Sina iron bridge erected by Major E. P. Gambier, R. E. Commenced in August 1869, completed in January 1873. Cost Rs. 90,311.

Bhingar bridge: The Bhingar bridge roughly built with stone and lime masonry is about 315 feet long by fifteen wide and consists of four semi-circular archways each about ten feet wide and eight feet high. The roadway parapets are formed by twenty pilasters built on either side with burnt brick and lime masonry, about thirteen feet apart from centre to centre into which cross wooden railings are fixed.

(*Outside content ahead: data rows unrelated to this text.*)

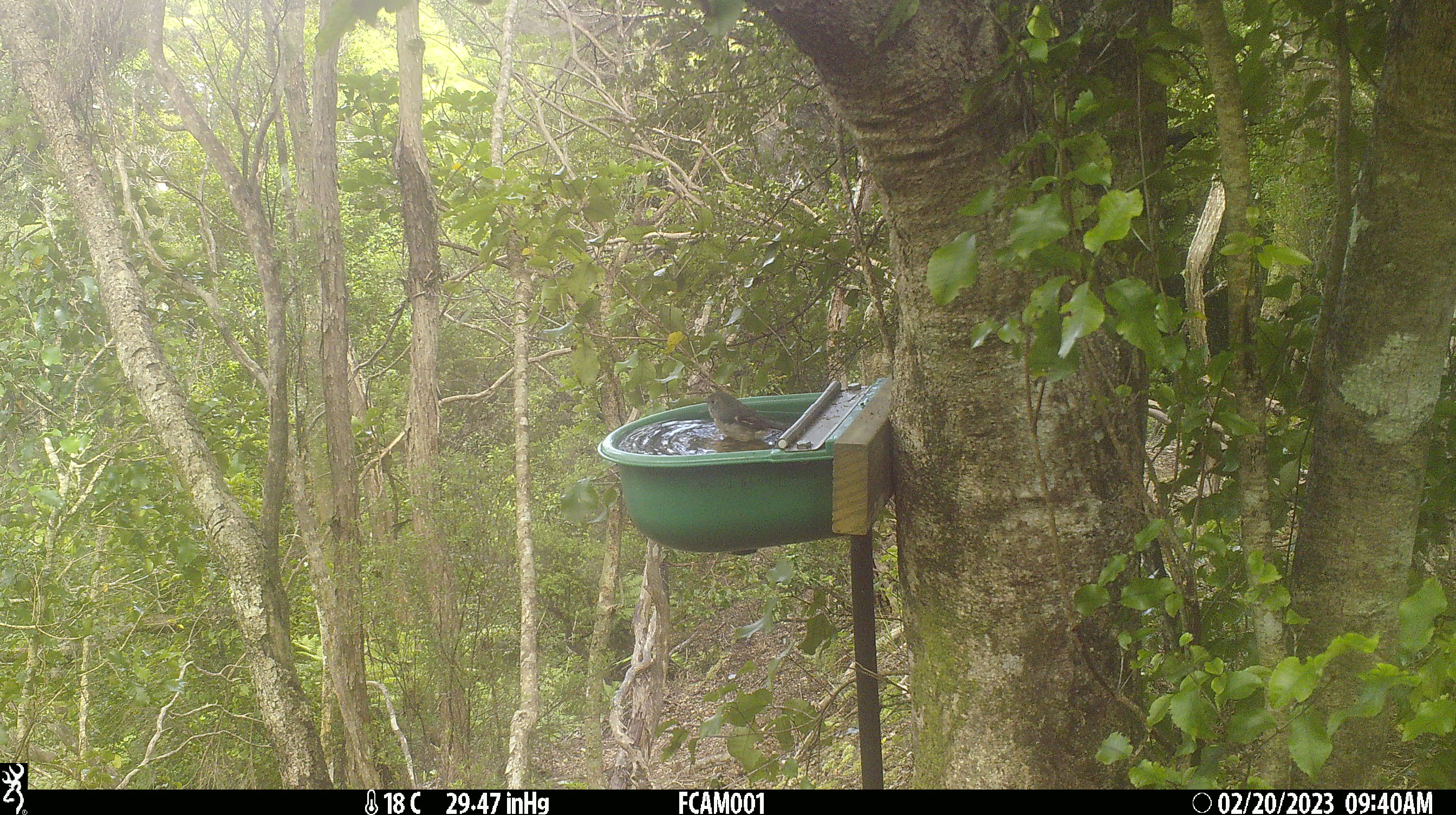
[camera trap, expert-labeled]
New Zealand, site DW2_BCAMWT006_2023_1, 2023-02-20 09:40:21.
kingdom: Animalia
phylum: Chordata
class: Aves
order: Passeriformes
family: Petroicidae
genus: Petroica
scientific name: Petroica macrocephala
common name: tomtit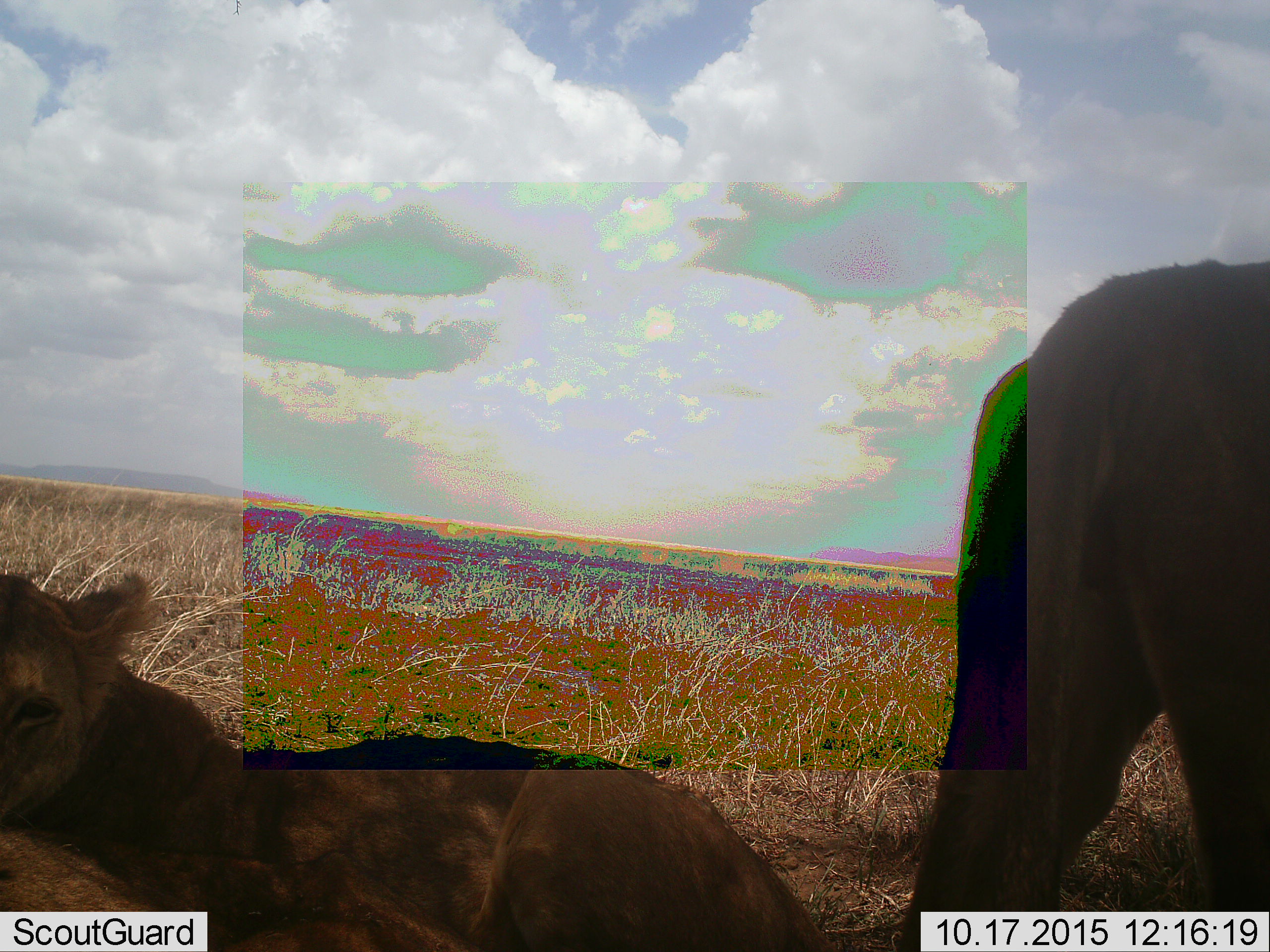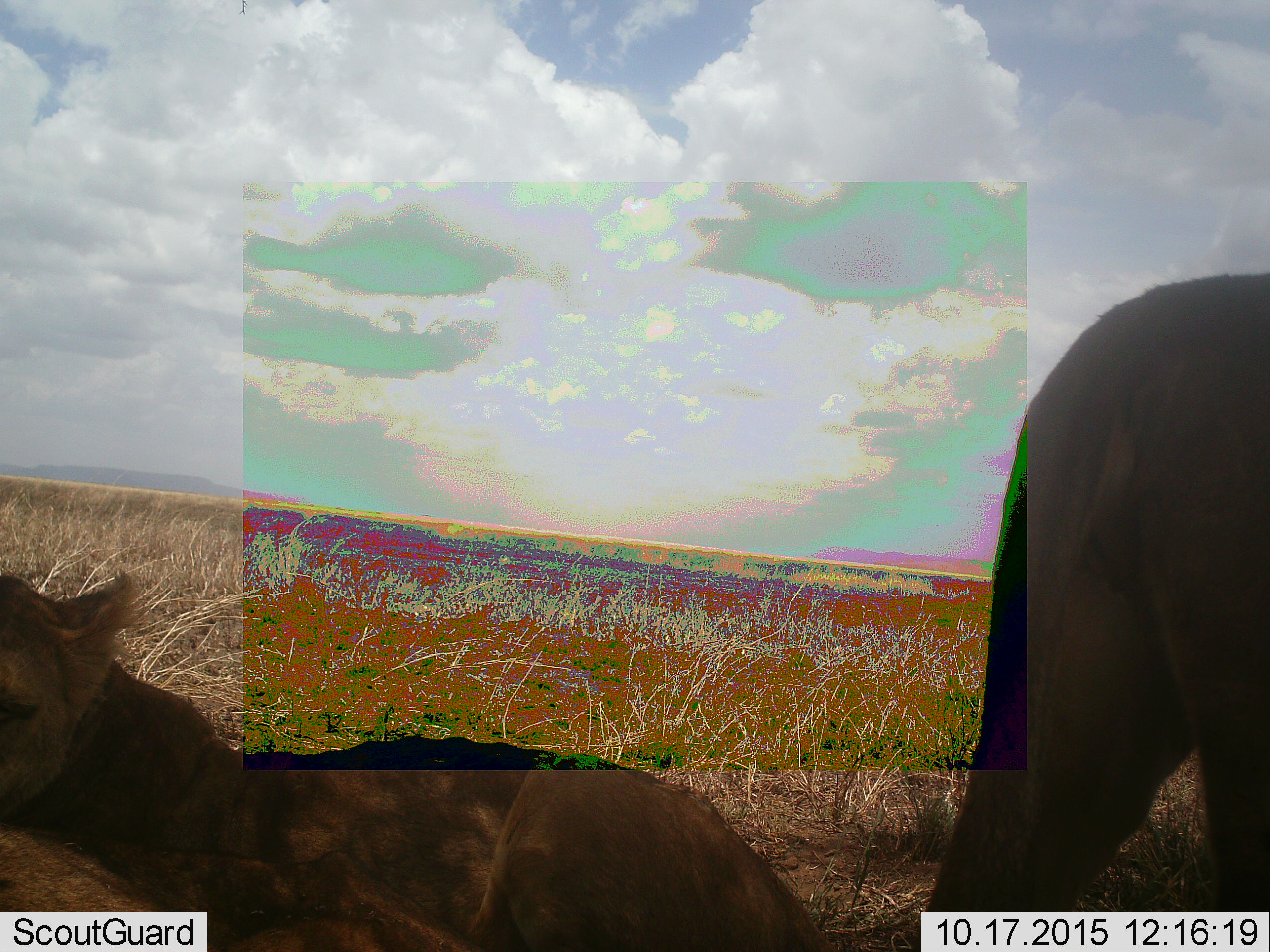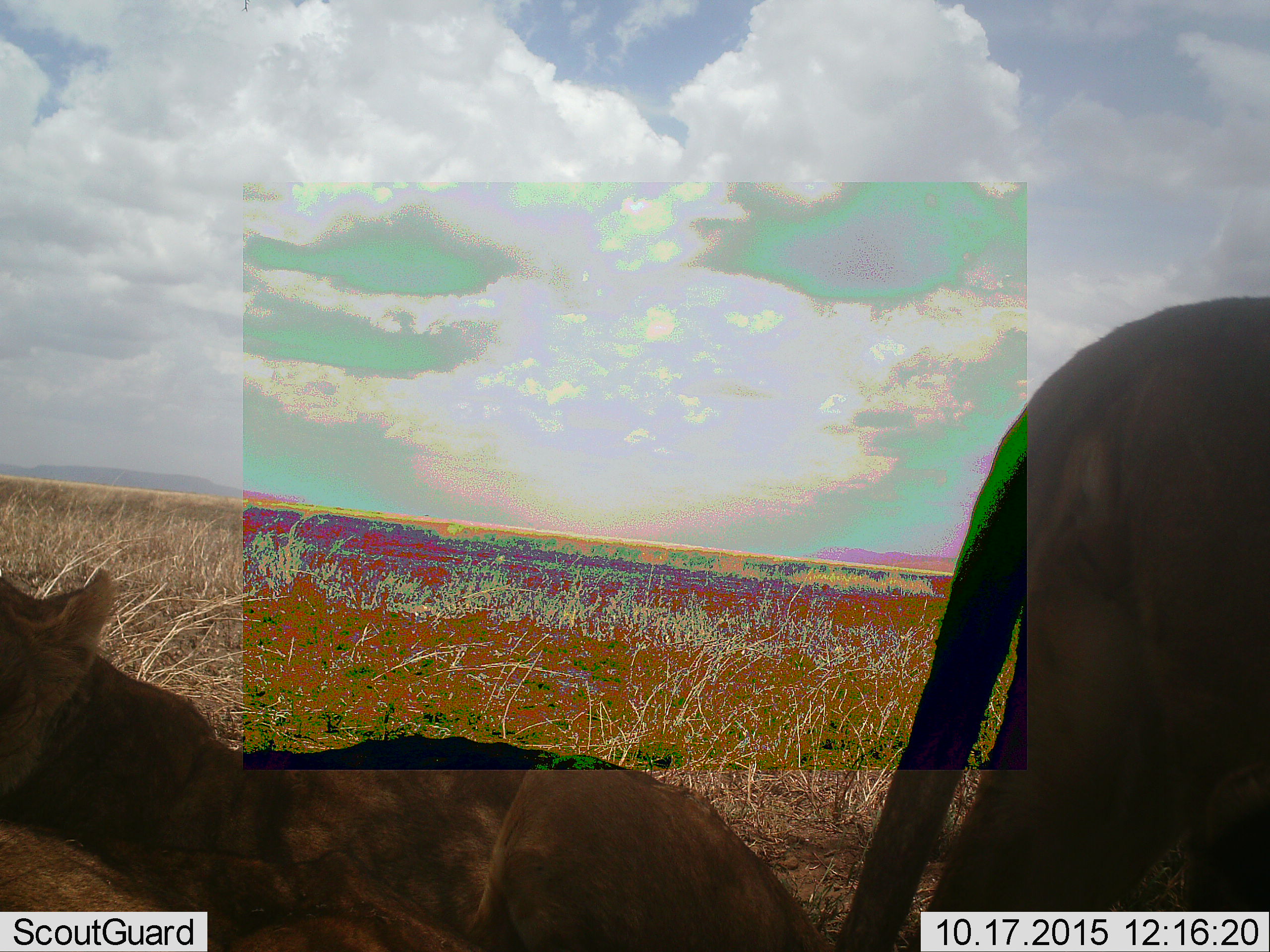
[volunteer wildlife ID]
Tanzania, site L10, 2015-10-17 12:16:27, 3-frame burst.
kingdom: Animalia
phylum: Chordata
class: Mammalia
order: Carnivora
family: Felidae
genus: Panthera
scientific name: Panthera leo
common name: lion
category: lionfemale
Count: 2.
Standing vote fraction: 38%.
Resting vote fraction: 88%.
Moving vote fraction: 38%.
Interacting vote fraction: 0%.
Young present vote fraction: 0%.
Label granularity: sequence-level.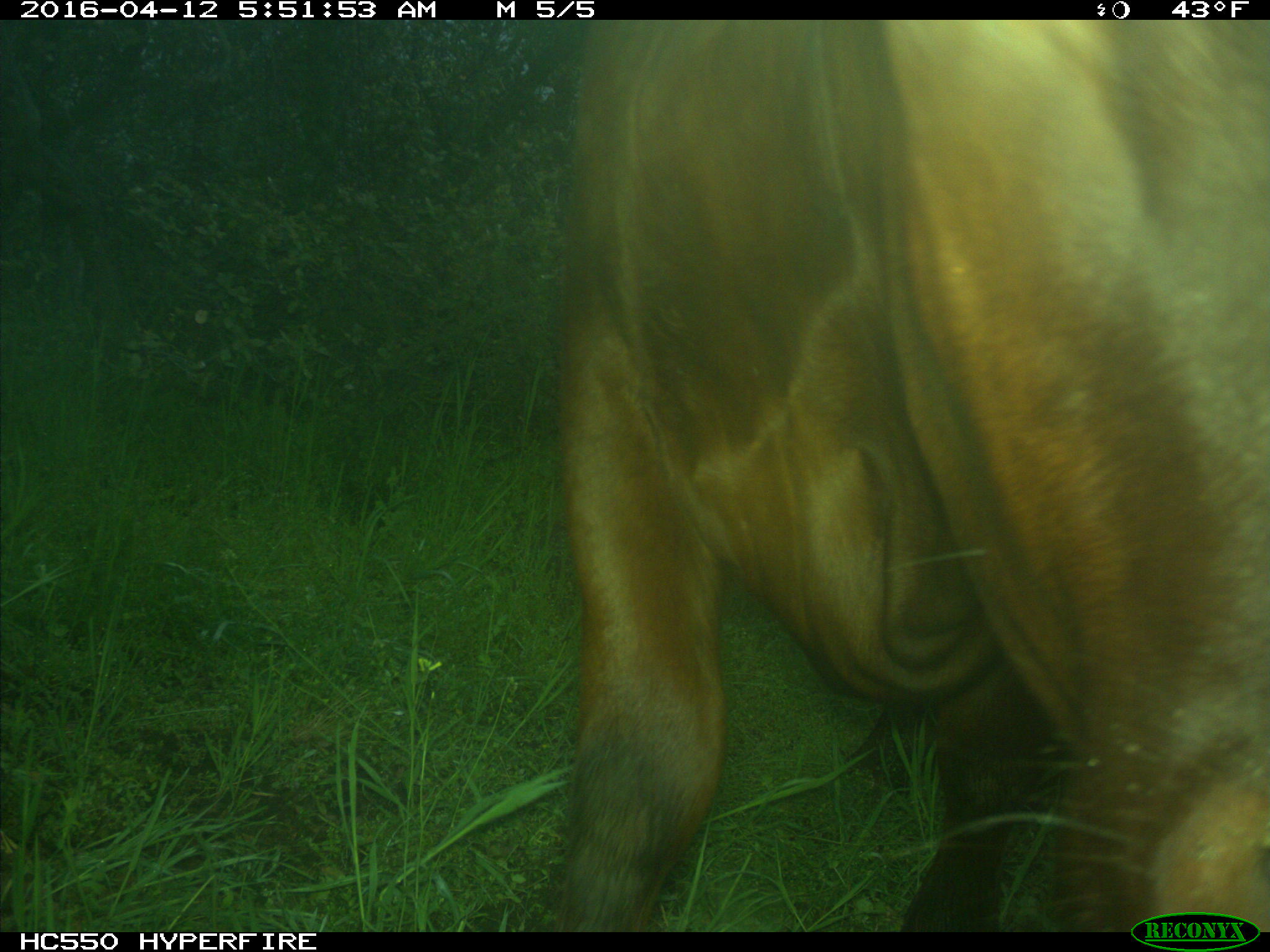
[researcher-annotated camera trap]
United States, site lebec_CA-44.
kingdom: Animalia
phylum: Chordata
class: Mammalia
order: Artiodactyla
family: Bovidae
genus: Bos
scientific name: Bos taurus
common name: domestic cow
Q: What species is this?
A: Bos taurus (domestic cow).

Christian cemeteries: There are two Christian burial-grounds, one about half a mile north-west of the Delhi gate used by native Christians, the other a walled enclosure nicely laid out and planted with trees about half a mile north of the fort used by Europeans and Portuguese.

Hindu burning ground: The Hindu burning ground is on the right or west bank of the Sina about 1,507 yards to the west of the Nepti and Nalegaon gates. Except Mhars, Mangs, Chambhars and Bhangis the burning ground is used by all classes of Hindus. The Mhars and Mangs have two burning grounds on the left bank of the Sina, one about 250 yards south-west of the Nepti gate, the other about 500 yards south-west of the Nalegaon gate. The Chambhar burial-ground is near the Parsi tower of silence. The Bhangis bury their dead about 400 yards south of the Nepti gate beyond the river, and the Vadars, all of whom live within cantonment limits, bury their dead to the east of the cantonment.

Musalman burying ground: The chief Musalman burying ground is to the north of the city on the river-bank near the Nepti gate close to the wall.